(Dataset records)
■ ■ ■

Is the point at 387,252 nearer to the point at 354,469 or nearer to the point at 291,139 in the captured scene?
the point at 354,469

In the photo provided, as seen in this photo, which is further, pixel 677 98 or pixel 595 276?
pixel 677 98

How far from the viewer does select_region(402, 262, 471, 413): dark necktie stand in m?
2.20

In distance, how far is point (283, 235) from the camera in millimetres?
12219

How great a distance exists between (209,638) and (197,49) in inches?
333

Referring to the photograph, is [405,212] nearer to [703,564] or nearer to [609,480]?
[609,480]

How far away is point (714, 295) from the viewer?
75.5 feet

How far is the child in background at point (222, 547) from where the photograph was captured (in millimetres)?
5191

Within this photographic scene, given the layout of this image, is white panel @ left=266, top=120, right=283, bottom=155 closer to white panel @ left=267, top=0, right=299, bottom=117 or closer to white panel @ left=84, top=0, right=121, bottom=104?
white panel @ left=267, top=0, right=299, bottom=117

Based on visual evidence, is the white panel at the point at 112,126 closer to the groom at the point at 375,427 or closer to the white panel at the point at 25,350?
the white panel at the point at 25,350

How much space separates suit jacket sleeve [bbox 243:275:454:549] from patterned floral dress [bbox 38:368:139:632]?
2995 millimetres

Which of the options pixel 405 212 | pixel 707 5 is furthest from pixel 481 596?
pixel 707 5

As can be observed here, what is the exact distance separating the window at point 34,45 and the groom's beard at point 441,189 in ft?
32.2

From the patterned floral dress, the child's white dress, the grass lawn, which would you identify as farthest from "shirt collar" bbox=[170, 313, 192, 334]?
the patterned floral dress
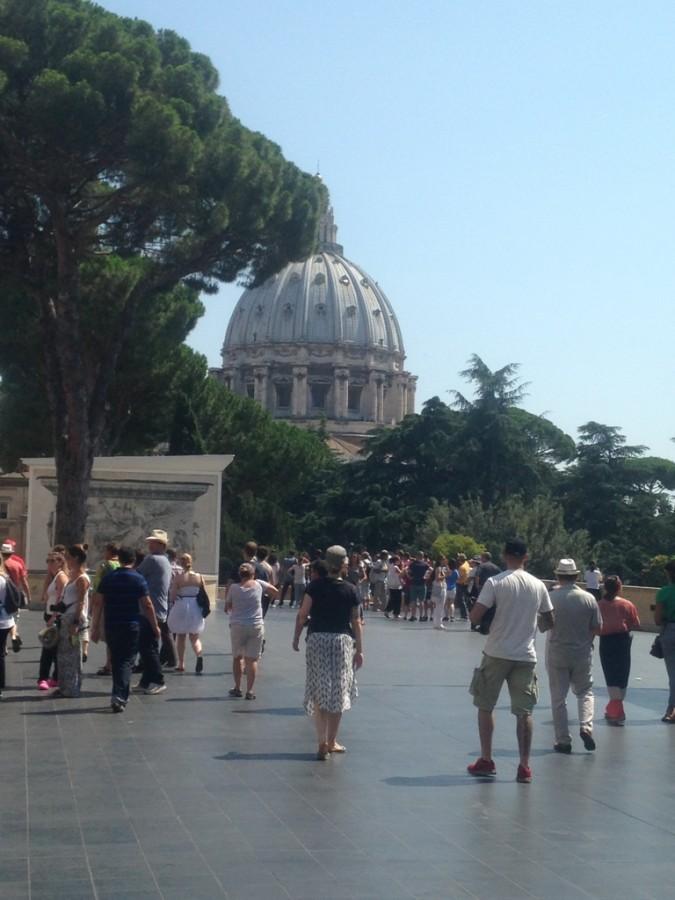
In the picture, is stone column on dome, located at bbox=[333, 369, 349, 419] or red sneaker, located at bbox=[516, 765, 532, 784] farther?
stone column on dome, located at bbox=[333, 369, 349, 419]

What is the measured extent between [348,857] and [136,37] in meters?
15.2

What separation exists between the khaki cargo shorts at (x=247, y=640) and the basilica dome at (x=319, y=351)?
11224 centimetres

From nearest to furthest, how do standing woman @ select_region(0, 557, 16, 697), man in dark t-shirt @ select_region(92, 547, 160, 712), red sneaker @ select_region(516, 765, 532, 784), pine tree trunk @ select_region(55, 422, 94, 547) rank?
red sneaker @ select_region(516, 765, 532, 784) → man in dark t-shirt @ select_region(92, 547, 160, 712) → standing woman @ select_region(0, 557, 16, 697) → pine tree trunk @ select_region(55, 422, 94, 547)

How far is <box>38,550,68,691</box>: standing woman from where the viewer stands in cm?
1227

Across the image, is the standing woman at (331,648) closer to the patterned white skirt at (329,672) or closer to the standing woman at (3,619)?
the patterned white skirt at (329,672)

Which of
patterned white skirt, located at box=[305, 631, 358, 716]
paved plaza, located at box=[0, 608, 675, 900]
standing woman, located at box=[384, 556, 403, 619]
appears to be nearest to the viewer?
paved plaza, located at box=[0, 608, 675, 900]

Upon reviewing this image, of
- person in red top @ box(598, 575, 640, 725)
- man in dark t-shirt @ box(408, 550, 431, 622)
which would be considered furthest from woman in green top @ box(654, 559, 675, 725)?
man in dark t-shirt @ box(408, 550, 431, 622)

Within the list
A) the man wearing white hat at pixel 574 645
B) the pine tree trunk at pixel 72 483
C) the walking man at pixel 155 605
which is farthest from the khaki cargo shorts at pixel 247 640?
the pine tree trunk at pixel 72 483

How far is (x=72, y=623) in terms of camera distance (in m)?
11.7

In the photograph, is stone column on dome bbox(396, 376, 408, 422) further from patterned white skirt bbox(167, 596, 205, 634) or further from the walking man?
the walking man

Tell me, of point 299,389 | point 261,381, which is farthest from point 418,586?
point 261,381

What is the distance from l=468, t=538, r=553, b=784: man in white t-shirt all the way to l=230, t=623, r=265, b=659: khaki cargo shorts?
147 inches

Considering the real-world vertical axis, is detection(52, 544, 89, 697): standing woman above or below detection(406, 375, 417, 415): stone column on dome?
below

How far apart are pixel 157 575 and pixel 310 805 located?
19.2ft
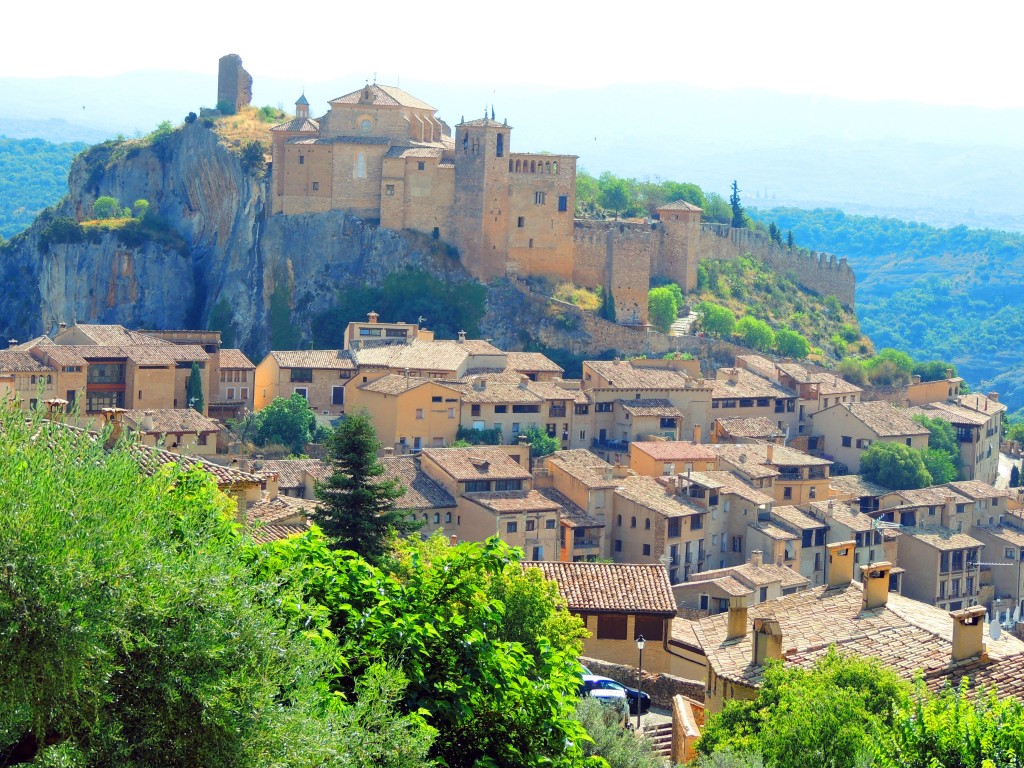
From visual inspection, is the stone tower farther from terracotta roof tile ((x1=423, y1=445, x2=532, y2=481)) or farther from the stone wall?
the stone wall

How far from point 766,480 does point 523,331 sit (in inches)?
673

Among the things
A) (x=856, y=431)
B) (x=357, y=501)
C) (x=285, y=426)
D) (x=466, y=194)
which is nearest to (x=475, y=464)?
(x=285, y=426)

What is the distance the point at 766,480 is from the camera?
2462 inches

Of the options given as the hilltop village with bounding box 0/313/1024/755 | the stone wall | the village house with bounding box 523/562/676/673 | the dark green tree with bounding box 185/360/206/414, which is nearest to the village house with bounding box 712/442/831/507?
the hilltop village with bounding box 0/313/1024/755

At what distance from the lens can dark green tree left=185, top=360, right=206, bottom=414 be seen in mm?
62531

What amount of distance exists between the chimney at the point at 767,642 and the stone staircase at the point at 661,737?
1768 mm

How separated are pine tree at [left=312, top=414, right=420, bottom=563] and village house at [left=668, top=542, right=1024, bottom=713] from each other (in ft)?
19.7

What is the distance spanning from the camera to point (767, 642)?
28234 millimetres

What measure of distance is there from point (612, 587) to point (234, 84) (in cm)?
7158

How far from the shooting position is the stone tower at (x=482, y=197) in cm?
7744

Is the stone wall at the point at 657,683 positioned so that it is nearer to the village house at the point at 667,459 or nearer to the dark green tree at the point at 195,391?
the village house at the point at 667,459

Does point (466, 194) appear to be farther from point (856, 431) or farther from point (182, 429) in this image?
point (182, 429)

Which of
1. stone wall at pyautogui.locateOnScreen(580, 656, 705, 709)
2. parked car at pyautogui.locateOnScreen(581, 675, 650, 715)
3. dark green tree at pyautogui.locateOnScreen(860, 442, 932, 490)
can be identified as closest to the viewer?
parked car at pyautogui.locateOnScreen(581, 675, 650, 715)

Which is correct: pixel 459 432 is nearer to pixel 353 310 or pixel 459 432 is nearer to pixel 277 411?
pixel 277 411
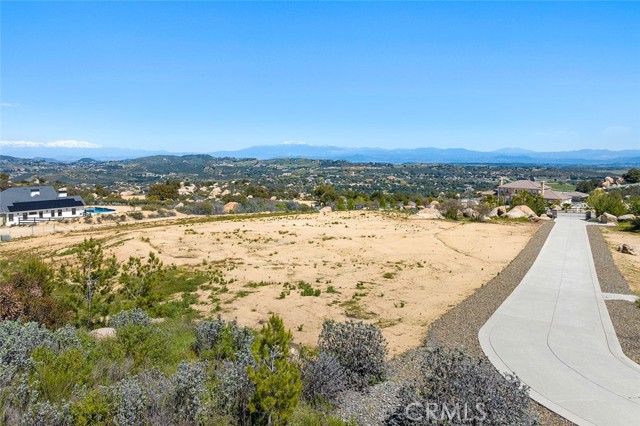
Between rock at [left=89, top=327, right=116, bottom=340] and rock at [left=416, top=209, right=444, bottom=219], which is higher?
rock at [left=89, top=327, right=116, bottom=340]

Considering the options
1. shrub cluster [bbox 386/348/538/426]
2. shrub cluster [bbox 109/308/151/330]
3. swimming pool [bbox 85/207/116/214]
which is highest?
shrub cluster [bbox 386/348/538/426]

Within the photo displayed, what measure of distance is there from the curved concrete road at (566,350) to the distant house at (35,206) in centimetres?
4796

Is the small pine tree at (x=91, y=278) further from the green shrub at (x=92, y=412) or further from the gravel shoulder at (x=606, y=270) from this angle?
the gravel shoulder at (x=606, y=270)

■ ■ ■

Problem description => Copy all of the data above line for line, leaving out the pictures.

Written response =>
Is the point at 387,252 nearer to the point at 354,469 or nearer to the point at 291,139 in the captured scene?
the point at 354,469

In the photo provided, as seen in this photo, which is further, pixel 677 98 or pixel 595 276?
pixel 677 98

How far from the viewer does select_region(402, 262, 471, 413): dark necktie stand in m?
2.20

In distance, how far is point (283, 235) from the camera in millimetres?
12219

How great a distance exists between (209,638) and (197,49) in inches?
333

Referring to the photograph, is [405,212] nearer to [703,564] or nearer to [609,480]?
[609,480]

How far away is point (714, 295) from the viewer?
75.5 feet

How far is the child in background at point (222, 547) from where the photograph was captured (in millimetres)?
5191

Within this photographic scene, given the layout of this image, is white panel @ left=266, top=120, right=283, bottom=155 closer to white panel @ left=267, top=0, right=299, bottom=117 or closer to white panel @ left=84, top=0, right=121, bottom=104?
white panel @ left=267, top=0, right=299, bottom=117

Based on visual evidence, is the white panel at the point at 112,126 closer to the groom at the point at 375,427 or closer to the white panel at the point at 25,350?
the white panel at the point at 25,350

How much space separates suit jacket sleeve [bbox 243:275:454:549] from patterned floral dress [bbox 38:368:139:632]?
2995 millimetres

Which of the options pixel 405 212 | pixel 707 5 is furthest from pixel 481 596?
pixel 707 5

As can be observed here, what is the exact distance separating the window at point 34,45 and the groom's beard at point 441,189 in ft?
32.2

From the patterned floral dress, the child's white dress, the grass lawn, which would you identify as farthest from "shirt collar" bbox=[170, 313, 192, 334]?
the patterned floral dress
In the picture, is stone column on dome, located at bbox=[333, 369, 349, 419] or red sneaker, located at bbox=[516, 765, 532, 784] farther?
stone column on dome, located at bbox=[333, 369, 349, 419]

What is the measured extent between [348,857] and [136,37] in meters?
15.2

What separation exists between the khaki cargo shorts at (x=247, y=640) and the basilica dome at (x=319, y=351)?
11224 centimetres

From nearest to furthest, how do standing woman @ select_region(0, 557, 16, 697), man in dark t-shirt @ select_region(92, 547, 160, 712), red sneaker @ select_region(516, 765, 532, 784), pine tree trunk @ select_region(55, 422, 94, 547) rank?
red sneaker @ select_region(516, 765, 532, 784) → man in dark t-shirt @ select_region(92, 547, 160, 712) → standing woman @ select_region(0, 557, 16, 697) → pine tree trunk @ select_region(55, 422, 94, 547)

How far is <box>38,550,68,691</box>: standing woman from where the viewer stands in cm?
1227

Across the image, is the standing woman at (331,648) closer to the patterned white skirt at (329,672) or closer to the standing woman at (3,619)?
the patterned white skirt at (329,672)

Which of
patterned white skirt, located at box=[305, 631, 358, 716]
paved plaza, located at box=[0, 608, 675, 900]
standing woman, located at box=[384, 556, 403, 619]
appears to be nearest to the viewer?
paved plaza, located at box=[0, 608, 675, 900]

Upon reviewing this image, of
- person in red top @ box(598, 575, 640, 725)
- man in dark t-shirt @ box(408, 550, 431, 622)
which would be considered furthest from woman in green top @ box(654, 559, 675, 725)?
man in dark t-shirt @ box(408, 550, 431, 622)

Within the list
A) the man wearing white hat at pixel 574 645
B) the pine tree trunk at pixel 72 483
C) the walking man at pixel 155 605
which is farthest from the khaki cargo shorts at pixel 247 640?
the pine tree trunk at pixel 72 483

How far is (x=72, y=623) in terms of camera distance (in m)?
11.7

In the photograph, is stone column on dome bbox(396, 376, 408, 422) further from patterned white skirt bbox(167, 596, 205, 634) or further from the walking man?
the walking man

Tell me, of point 299,389 | point 261,381, which is farthest from point 418,586?
point 261,381

What is the distance from l=468, t=538, r=553, b=784: man in white t-shirt all the way to l=230, t=623, r=265, b=659: khaki cargo shorts?
147 inches

Considering the real-world vertical axis, is detection(52, 544, 89, 697): standing woman above or below detection(406, 375, 417, 415): stone column on dome?
below

How far apart are pixel 157 575 and pixel 310 805 located?
19.2ft
From visual inspection, is the stone tower farther from terracotta roof tile ((x1=423, y1=445, x2=532, y2=481)) or farther from the stone wall?
the stone wall

How far from point 766,480 does point 523,331 sit (in inches)?
673

Among the things
A) (x=856, y=431)
B) (x=357, y=501)
C) (x=285, y=426)
D) (x=466, y=194)
which is nearest to (x=475, y=464)?
(x=285, y=426)

What is the distance the point at 766,480 is from the camera?
2462 inches

Of the options given as the hilltop village with bounding box 0/313/1024/755 | the stone wall | the village house with bounding box 523/562/676/673 | the dark green tree with bounding box 185/360/206/414, which is nearest to the village house with bounding box 712/442/831/507?
the hilltop village with bounding box 0/313/1024/755

At what distance from the lens can dark green tree left=185, top=360, right=206, bottom=414 be seen in mm?
62531

What amount of distance exists between the chimney at the point at 767,642 and the stone staircase at the point at 661,737?
1768 mm

How separated are pine tree at [left=312, top=414, right=420, bottom=563] and village house at [left=668, top=542, right=1024, bottom=713] from each other (in ft)?
19.7

What is the distance spanning from the camera to point (767, 642)?
28234 millimetres

What measure of distance is there from point (612, 587) to point (234, 84) (in cm)?
7158

How far from the shooting position is the stone tower at (x=482, y=197) in cm?
7744

Is the stone wall at the point at 657,683 positioned so that it is nearer to the village house at the point at 667,459 or nearer to the dark green tree at the point at 195,391?
the village house at the point at 667,459

Does point (466, 194) appear to be farther from point (856, 431) or farther from point (182, 429) in this image?
point (182, 429)

Which of
1. stone wall at pyautogui.locateOnScreen(580, 656, 705, 709)
2. parked car at pyautogui.locateOnScreen(581, 675, 650, 715)
3. dark green tree at pyautogui.locateOnScreen(860, 442, 932, 490)
can be identified as closest to the viewer?
parked car at pyautogui.locateOnScreen(581, 675, 650, 715)

Which is correct: pixel 459 432 is nearer to pixel 353 310 or pixel 459 432 is nearer to pixel 277 411?
pixel 277 411
Between rock at [left=89, top=327, right=116, bottom=340] and rock at [left=416, top=209, right=444, bottom=219], which is higher?
rock at [left=89, top=327, right=116, bottom=340]

Considering the options
1. shrub cluster [bbox 386/348/538/426]
2. shrub cluster [bbox 109/308/151/330]
3. swimming pool [bbox 85/207/116/214]
which is highest?
shrub cluster [bbox 386/348/538/426]

Within the photo displayed, what measure of distance is there from the curved concrete road at (566,350) to the distant house at (35,206) in centimetres?
4796

Is the small pine tree at (x=91, y=278) further from the green shrub at (x=92, y=412) or further from the gravel shoulder at (x=606, y=270) from this angle?
the gravel shoulder at (x=606, y=270)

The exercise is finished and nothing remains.